Copy out every one of the items below word for word, changing nothing.

• **SUPPLIED MATERIAL**
** start **

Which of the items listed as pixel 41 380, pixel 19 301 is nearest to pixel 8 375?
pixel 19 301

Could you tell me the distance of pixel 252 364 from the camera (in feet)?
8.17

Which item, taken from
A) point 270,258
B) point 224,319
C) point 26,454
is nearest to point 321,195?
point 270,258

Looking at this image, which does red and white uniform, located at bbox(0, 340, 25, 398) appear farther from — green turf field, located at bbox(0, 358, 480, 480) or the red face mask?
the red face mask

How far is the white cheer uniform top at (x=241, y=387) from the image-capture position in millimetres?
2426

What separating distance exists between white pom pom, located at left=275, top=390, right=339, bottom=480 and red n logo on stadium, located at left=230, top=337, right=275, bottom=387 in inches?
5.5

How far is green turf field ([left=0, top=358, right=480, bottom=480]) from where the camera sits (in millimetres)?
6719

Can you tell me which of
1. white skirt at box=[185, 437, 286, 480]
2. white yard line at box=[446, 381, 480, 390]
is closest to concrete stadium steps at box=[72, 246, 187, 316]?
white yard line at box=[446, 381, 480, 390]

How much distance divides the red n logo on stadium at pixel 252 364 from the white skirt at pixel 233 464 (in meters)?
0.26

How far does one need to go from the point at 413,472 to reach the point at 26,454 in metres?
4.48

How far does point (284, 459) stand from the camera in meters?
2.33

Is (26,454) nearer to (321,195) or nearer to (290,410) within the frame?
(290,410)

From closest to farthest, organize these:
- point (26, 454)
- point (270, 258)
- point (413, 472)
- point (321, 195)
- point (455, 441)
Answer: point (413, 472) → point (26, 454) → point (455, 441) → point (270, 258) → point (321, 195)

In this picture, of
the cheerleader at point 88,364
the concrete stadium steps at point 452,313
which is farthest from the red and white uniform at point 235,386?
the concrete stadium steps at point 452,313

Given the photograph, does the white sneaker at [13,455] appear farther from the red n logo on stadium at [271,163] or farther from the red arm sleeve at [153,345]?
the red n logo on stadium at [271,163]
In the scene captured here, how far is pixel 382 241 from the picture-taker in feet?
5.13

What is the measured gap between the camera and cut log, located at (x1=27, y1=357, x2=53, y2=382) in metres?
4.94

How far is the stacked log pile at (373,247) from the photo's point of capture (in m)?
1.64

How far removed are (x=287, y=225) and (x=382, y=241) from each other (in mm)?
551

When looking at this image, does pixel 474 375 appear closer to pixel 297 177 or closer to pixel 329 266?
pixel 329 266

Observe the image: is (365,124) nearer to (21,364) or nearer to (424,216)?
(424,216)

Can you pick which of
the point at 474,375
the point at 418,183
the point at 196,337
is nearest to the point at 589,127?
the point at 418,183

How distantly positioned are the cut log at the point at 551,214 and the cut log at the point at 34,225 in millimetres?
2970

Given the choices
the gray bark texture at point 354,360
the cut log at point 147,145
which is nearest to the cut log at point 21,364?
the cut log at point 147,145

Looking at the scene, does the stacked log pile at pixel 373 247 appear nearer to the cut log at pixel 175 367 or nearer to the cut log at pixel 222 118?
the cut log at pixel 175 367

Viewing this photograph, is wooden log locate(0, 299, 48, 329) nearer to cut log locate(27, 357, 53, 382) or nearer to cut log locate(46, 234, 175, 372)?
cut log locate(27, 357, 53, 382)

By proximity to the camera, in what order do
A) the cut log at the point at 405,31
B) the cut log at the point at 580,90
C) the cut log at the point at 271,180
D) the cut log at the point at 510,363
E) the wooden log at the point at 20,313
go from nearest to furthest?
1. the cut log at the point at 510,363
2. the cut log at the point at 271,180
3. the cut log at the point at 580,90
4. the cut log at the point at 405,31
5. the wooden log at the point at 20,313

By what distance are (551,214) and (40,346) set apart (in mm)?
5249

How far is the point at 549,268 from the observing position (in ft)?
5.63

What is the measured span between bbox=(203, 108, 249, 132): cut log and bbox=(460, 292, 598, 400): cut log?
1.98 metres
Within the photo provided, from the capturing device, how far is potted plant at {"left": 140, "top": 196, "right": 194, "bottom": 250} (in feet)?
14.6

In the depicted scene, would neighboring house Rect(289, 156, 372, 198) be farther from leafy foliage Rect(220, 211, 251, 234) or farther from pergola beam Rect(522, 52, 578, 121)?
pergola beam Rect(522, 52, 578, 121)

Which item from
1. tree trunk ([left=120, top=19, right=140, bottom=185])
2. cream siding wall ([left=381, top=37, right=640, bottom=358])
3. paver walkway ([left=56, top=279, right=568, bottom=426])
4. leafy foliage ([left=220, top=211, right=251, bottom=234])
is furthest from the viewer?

** end **

• **RESPONSE TO THIS TASK**
Which of the items listed as pixel 41 380, pixel 19 301 is nearest to pixel 8 375?
pixel 19 301

Could you tell me the distance of pixel 252 364 from the camera (in feet)?
8.17

Which item, taken from
A) point 270,258
B) point 224,319
C) point 26,454
is nearest to point 321,195?
point 270,258

Looking at this image, which does red and white uniform, located at bbox(0, 340, 25, 398) appear farther from — green turf field, located at bbox(0, 358, 480, 480) or the red face mask?
the red face mask

How far is the white cheer uniform top at (x=241, y=387) from the image-capture position in millimetres?
2426

What separating distance exists between white pom pom, located at left=275, top=390, right=339, bottom=480 and red n logo on stadium, located at left=230, top=337, right=275, bottom=387 in inches?
5.5

How far is green turf field ([left=0, top=358, right=480, bottom=480]) from where the camera sits (in millimetres)?
6719

Can you tell me which of
1. white skirt at box=[185, 437, 286, 480]
2. white yard line at box=[446, 381, 480, 390]
is closest to concrete stadium steps at box=[72, 246, 187, 316]?
white yard line at box=[446, 381, 480, 390]

How much distance divides the red n logo on stadium at pixel 252 364 from the white skirt at pixel 233 464 (in meters)?
0.26

How far does one need to go from the point at 413,472 to reach the point at 26,454 in metres?
4.48

How far does point (284, 459) stand from the camera in meters?
2.33

Is (26,454) nearer to (321,195) or nearer to (290,410) within the frame?
(290,410)

From closest to farthest, organize these:
- point (26, 454)
- point (270, 258)
- point (413, 472)
- point (321, 195)
- point (455, 441)
Answer: point (413, 472) → point (26, 454) → point (455, 441) → point (270, 258) → point (321, 195)

In this picture, of
the cheerleader at point 88,364
the concrete stadium steps at point 452,313
which is farthest from the red and white uniform at point 235,386?
the concrete stadium steps at point 452,313

Given the photograph, does the white sneaker at [13,455] appear farther from the red n logo on stadium at [271,163] or farther from the red arm sleeve at [153,345]?
the red n logo on stadium at [271,163]
In the scene captured here, how far is pixel 382 241 from the picture-taker in feet?
5.13

What is the measured gap between the camera and cut log, located at (x1=27, y1=357, x2=53, y2=382) in metres?
4.94

How far is the stacked log pile at (373,247) from the photo's point of capture (in m)?
1.64

How far removed are (x=287, y=225) and (x=382, y=241) from each other (in mm)?
551

When looking at this image, does pixel 474 375 appear closer to pixel 297 177 or closer to pixel 329 266?
pixel 329 266

Observe the image: is (365,124) nearer to (21,364) or nearer to (424,216)?
(424,216)

Can you pick which of
the point at 474,375
the point at 418,183
the point at 196,337
is nearest to the point at 589,127?
the point at 418,183

How distantly positioned are the cut log at the point at 551,214 and the cut log at the point at 34,225 in millimetres?
2970

Given the choices
the gray bark texture at point 354,360
the cut log at point 147,145
which is nearest to the cut log at point 21,364?
the cut log at point 147,145

Looking at the scene, does the stacked log pile at pixel 373 247 appear nearer to the cut log at pixel 175 367 or nearer to the cut log at pixel 222 118?
the cut log at pixel 175 367

Viewing this photograph, is wooden log locate(0, 299, 48, 329) nearer to cut log locate(27, 357, 53, 382) or nearer to cut log locate(46, 234, 175, 372)?
cut log locate(27, 357, 53, 382)

By proximity to the camera, in what order do
A) the cut log at the point at 405,31
B) the cut log at the point at 580,90
C) the cut log at the point at 271,180
D) the cut log at the point at 510,363
E) the wooden log at the point at 20,313
go from nearest to furthest?
1. the cut log at the point at 510,363
2. the cut log at the point at 271,180
3. the cut log at the point at 580,90
4. the cut log at the point at 405,31
5. the wooden log at the point at 20,313

By what distance are (551,214) and (40,346) set apart (in mm)?
5249

How far is the point at 549,268 from the observing position (in ft)?
5.63

What is the measured span between bbox=(203, 108, 249, 132): cut log and bbox=(460, 292, 598, 400): cut log?
1.98 metres
Within the photo provided, from the capturing device, how far is potted plant at {"left": 140, "top": 196, "right": 194, "bottom": 250} (in feet)?
14.6

In the depicted scene, would neighboring house Rect(289, 156, 372, 198) be farther from leafy foliage Rect(220, 211, 251, 234) or farther from pergola beam Rect(522, 52, 578, 121)?
pergola beam Rect(522, 52, 578, 121)

Which item from
1. tree trunk ([left=120, top=19, right=140, bottom=185])
2. cream siding wall ([left=381, top=37, right=640, bottom=358])
3. paver walkway ([left=56, top=279, right=568, bottom=426])
4. leafy foliage ([left=220, top=211, right=251, bottom=234])
is furthest from the viewer?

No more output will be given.